_Task details:_
Copy out each line exactly; pictures stay out of the copy.

Raw records:
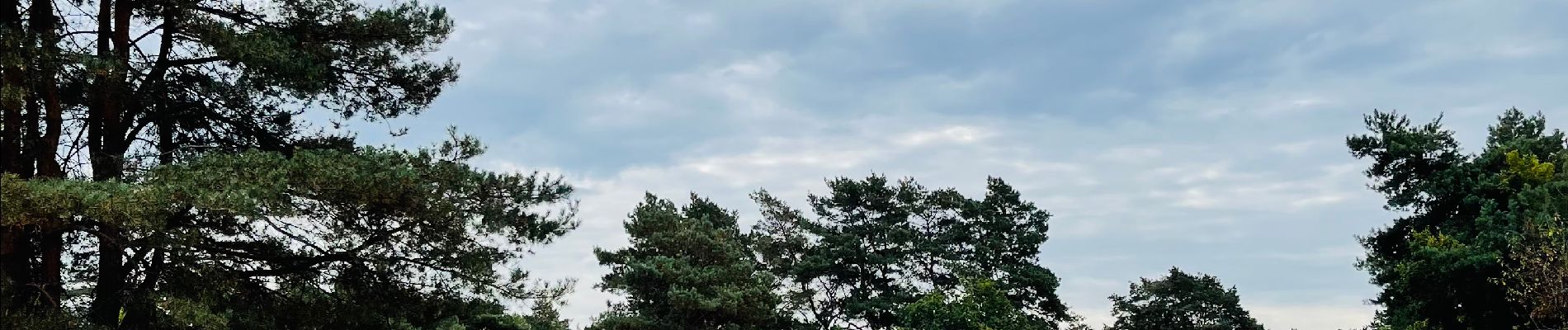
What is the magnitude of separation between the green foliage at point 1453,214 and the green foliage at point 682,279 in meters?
16.0

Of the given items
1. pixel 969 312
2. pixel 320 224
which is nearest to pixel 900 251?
pixel 969 312

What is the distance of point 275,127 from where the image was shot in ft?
41.0

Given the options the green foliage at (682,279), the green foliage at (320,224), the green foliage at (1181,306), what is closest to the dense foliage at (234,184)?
the green foliage at (320,224)

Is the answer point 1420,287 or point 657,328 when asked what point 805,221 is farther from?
point 1420,287

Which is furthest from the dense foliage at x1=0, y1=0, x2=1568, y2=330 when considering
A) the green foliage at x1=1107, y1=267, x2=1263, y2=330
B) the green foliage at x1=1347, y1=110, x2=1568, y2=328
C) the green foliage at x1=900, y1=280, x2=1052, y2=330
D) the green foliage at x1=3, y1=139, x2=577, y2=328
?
the green foliage at x1=1107, y1=267, x2=1263, y2=330

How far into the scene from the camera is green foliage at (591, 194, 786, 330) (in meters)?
27.0

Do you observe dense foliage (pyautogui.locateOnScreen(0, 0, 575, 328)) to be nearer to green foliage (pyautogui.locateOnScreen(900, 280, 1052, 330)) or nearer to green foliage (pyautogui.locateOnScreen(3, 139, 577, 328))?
green foliage (pyautogui.locateOnScreen(3, 139, 577, 328))

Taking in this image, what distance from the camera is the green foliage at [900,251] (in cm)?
3167

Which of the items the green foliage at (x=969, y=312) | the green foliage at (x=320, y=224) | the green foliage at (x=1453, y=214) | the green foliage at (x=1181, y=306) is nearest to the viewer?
the green foliage at (x=320, y=224)

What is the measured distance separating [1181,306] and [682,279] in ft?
77.6

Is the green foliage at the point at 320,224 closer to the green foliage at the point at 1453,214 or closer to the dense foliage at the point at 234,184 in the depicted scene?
the dense foliage at the point at 234,184

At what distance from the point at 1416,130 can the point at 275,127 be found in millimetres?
26299

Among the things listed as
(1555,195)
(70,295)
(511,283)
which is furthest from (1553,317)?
(70,295)

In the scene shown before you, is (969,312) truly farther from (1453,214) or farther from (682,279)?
(1453,214)
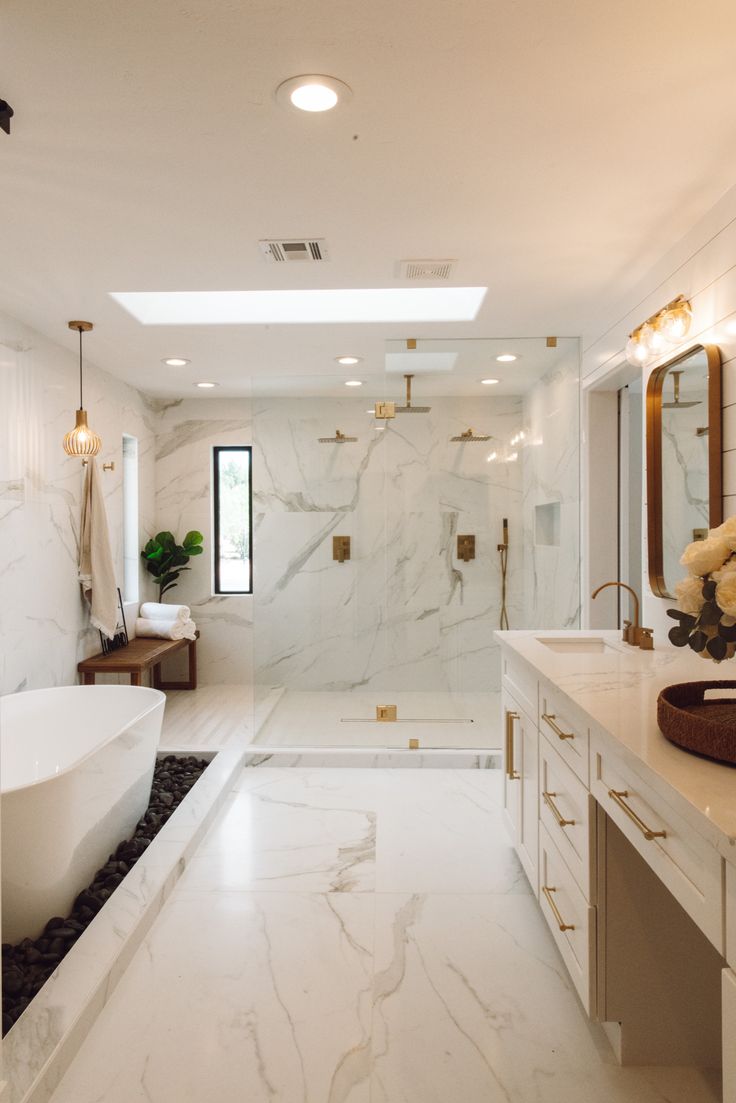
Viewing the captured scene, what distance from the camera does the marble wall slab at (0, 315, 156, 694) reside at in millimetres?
3596

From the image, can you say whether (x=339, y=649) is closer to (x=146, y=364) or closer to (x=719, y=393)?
(x=146, y=364)

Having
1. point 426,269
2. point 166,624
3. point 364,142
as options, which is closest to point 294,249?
point 426,269

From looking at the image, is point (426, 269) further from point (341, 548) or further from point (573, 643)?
point (341, 548)

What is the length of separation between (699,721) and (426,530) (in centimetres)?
288

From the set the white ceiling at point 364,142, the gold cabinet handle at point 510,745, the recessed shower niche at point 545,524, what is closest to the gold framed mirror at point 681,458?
the white ceiling at point 364,142

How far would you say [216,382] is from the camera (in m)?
5.23

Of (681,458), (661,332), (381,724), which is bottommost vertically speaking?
(381,724)

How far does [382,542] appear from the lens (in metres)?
4.20

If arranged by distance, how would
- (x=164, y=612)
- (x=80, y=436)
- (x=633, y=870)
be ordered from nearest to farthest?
(x=633, y=870), (x=80, y=436), (x=164, y=612)

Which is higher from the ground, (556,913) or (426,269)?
(426,269)

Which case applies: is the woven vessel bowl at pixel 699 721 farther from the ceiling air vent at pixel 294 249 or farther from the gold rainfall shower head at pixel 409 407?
the gold rainfall shower head at pixel 409 407

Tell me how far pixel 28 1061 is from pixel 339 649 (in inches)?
110

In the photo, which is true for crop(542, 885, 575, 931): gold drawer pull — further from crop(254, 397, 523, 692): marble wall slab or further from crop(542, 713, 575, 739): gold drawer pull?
crop(254, 397, 523, 692): marble wall slab

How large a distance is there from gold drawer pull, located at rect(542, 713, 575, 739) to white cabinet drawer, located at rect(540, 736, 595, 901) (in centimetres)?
7
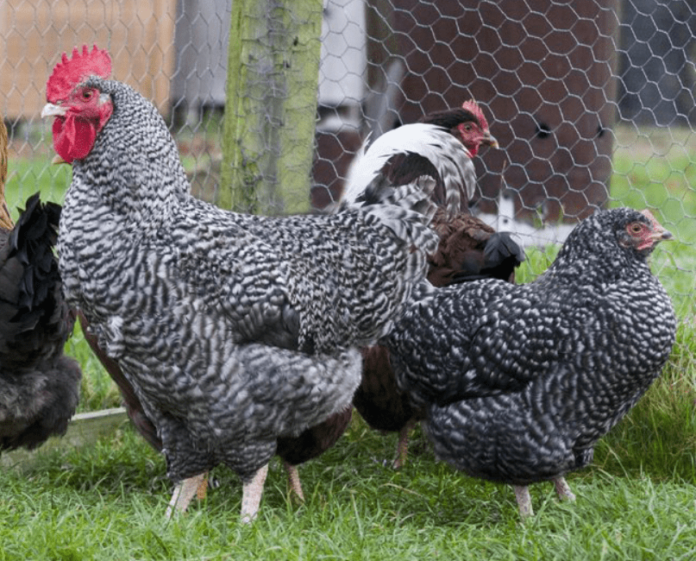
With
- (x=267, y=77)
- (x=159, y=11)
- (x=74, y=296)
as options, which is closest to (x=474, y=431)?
(x=74, y=296)

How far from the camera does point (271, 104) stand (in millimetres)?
3900

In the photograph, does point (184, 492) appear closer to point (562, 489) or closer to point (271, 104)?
point (562, 489)

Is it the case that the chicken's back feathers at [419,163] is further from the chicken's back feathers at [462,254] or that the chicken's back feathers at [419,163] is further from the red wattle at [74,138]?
the red wattle at [74,138]

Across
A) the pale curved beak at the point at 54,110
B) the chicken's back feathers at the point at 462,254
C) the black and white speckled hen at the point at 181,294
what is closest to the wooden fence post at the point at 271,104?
the chicken's back feathers at the point at 462,254

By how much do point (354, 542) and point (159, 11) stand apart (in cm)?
560

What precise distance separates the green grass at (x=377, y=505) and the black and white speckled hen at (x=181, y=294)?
11.7 inches

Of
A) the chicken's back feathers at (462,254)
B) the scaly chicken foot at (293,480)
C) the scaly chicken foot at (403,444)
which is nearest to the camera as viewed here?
the scaly chicken foot at (293,480)

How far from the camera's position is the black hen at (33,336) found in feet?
11.2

_Final answer:_
What is the magnitude of separation between the green foliage at point 1453,214 and the green foliage at point 682,279 in meters?
16.0

Of the given items
1. pixel 969 312
2. pixel 320 224
which is nearest to pixel 900 251?
pixel 969 312

What is the distance of point 275,127 from where the image was shot in ft?
41.0

Given the options the green foliage at (682,279), the green foliage at (320,224), the green foliage at (1181,306), what is closest to the dense foliage at (234,184)?
the green foliage at (320,224)

Is the answer point 1420,287 or point 657,328 when asked what point 805,221 is farther from?
point 1420,287

Which is furthest from the dense foliage at x1=0, y1=0, x2=1568, y2=330 when considering
A) the green foliage at x1=1107, y1=267, x2=1263, y2=330
B) the green foliage at x1=1347, y1=110, x2=1568, y2=328
C) the green foliage at x1=900, y1=280, x2=1052, y2=330
D) the green foliage at x1=3, y1=139, x2=577, y2=328
?
the green foliage at x1=1107, y1=267, x2=1263, y2=330

How far into the scene from the camera is green foliage at (591, 194, 786, 330) (in meters)?
27.0

Do you observe dense foliage (pyautogui.locateOnScreen(0, 0, 575, 328)) to be nearer to green foliage (pyautogui.locateOnScreen(900, 280, 1052, 330)) or nearer to green foliage (pyautogui.locateOnScreen(3, 139, 577, 328))?
green foliage (pyautogui.locateOnScreen(3, 139, 577, 328))

Taking in this image, what distance from the camera is the green foliage at [900,251] (in cm)?
3167

Which of the items the green foliage at (x=969, y=312) | the green foliage at (x=320, y=224) | the green foliage at (x=1453, y=214) | the green foliage at (x=1181, y=306) is nearest to the viewer?
the green foliage at (x=320, y=224)

What is the measured distance separating [1181,306] and [682,279] in ft?
77.6

Is the green foliage at the point at 320,224 closer to the green foliage at the point at 1453,214 or closer to the dense foliage at the point at 234,184 in the depicted scene?
the dense foliage at the point at 234,184

At what distance from the point at 1416,130 can the point at 275,127 be found in millimetres?
26299

Among the things listed as
(1555,195)
(70,295)
(511,283)
which is furthest from (1553,317)?
(70,295)

In the scene shown before you, is (969,312) truly farther from (1453,214) or farther from (682,279)?
(1453,214)
Viewing the captured scene, what distance from the camera does the marble wall slab at (0, 315, 156, 694) reside at in millimetres?
3596

From the image, can you say whether (x=339, y=649) is closer to (x=146, y=364) or closer to (x=719, y=393)?
(x=146, y=364)

Having
1. point 426,269
2. point 166,624
3. point 364,142
as options, which is closest to point 294,249?
point 426,269

From looking at the image, is point (426, 269) further from point (341, 548) or further from point (573, 643)?
point (341, 548)

What is the length of separation between (699,721) and (426,530) (in centimetres)?
288

From the set the white ceiling at point 364,142, the gold cabinet handle at point 510,745, the recessed shower niche at point 545,524, what is closest to the gold framed mirror at point 681,458?
the white ceiling at point 364,142

How far would you say [216,382] is from the camera (in m)?
5.23

Of (681,458), (661,332), (381,724), which is bottommost vertically speaking?
(381,724)

How far does [382,542] appear from the lens (in metres)?
4.20

If arranged by distance, how would
- (x=164, y=612)
- (x=80, y=436)
- (x=633, y=870)
be ordered from nearest to farthest?
(x=633, y=870), (x=80, y=436), (x=164, y=612)

Which is higher from the ground, (556,913) or (426,269)?
(426,269)

Which case applies: is the woven vessel bowl at pixel 699 721 farther from the ceiling air vent at pixel 294 249 or farther from the gold rainfall shower head at pixel 409 407?
the gold rainfall shower head at pixel 409 407

Tell me how far pixel 28 1061 is from pixel 339 649 (in inches)?
110

In the photo, which is true for crop(542, 885, 575, 931): gold drawer pull — further from crop(254, 397, 523, 692): marble wall slab or further from crop(542, 713, 575, 739): gold drawer pull?
crop(254, 397, 523, 692): marble wall slab

How large a distance is there from gold drawer pull, located at rect(542, 713, 575, 739) to white cabinet drawer, located at rect(540, 736, 595, 901) (in centimetres)?
7
With
- (x=267, y=77)
- (x=159, y=11)
- (x=74, y=296)
as options, which is closest to (x=474, y=431)?
(x=74, y=296)

How far from the camera does point (271, 104) stand (in millimetres)?
3900

In the photograph, does point (184, 492) appear closer to point (562, 489) or closer to point (271, 104)?
point (562, 489)

Is it the case that the chicken's back feathers at [419,163] is further from the chicken's back feathers at [462,254] or that the chicken's back feathers at [419,163] is further from the red wattle at [74,138]?
the red wattle at [74,138]

Across
A) the pale curved beak at the point at 54,110
B) the chicken's back feathers at the point at 462,254
C) the black and white speckled hen at the point at 181,294
what is closest to the wooden fence post at the point at 271,104?
the chicken's back feathers at the point at 462,254

By how much do point (354, 542) and point (159, 11) stand apart (in cm)?
560

What precise distance separates the green grass at (x=377, y=505) and the black and white speckled hen at (x=181, y=294)?
11.7 inches

Of
A) the chicken's back feathers at (462,254)
B) the scaly chicken foot at (293,480)
C) the scaly chicken foot at (403,444)
which is nearest to the camera as viewed here?
the scaly chicken foot at (293,480)

How far from the camera's position is the black hen at (33,336) found in feet?
11.2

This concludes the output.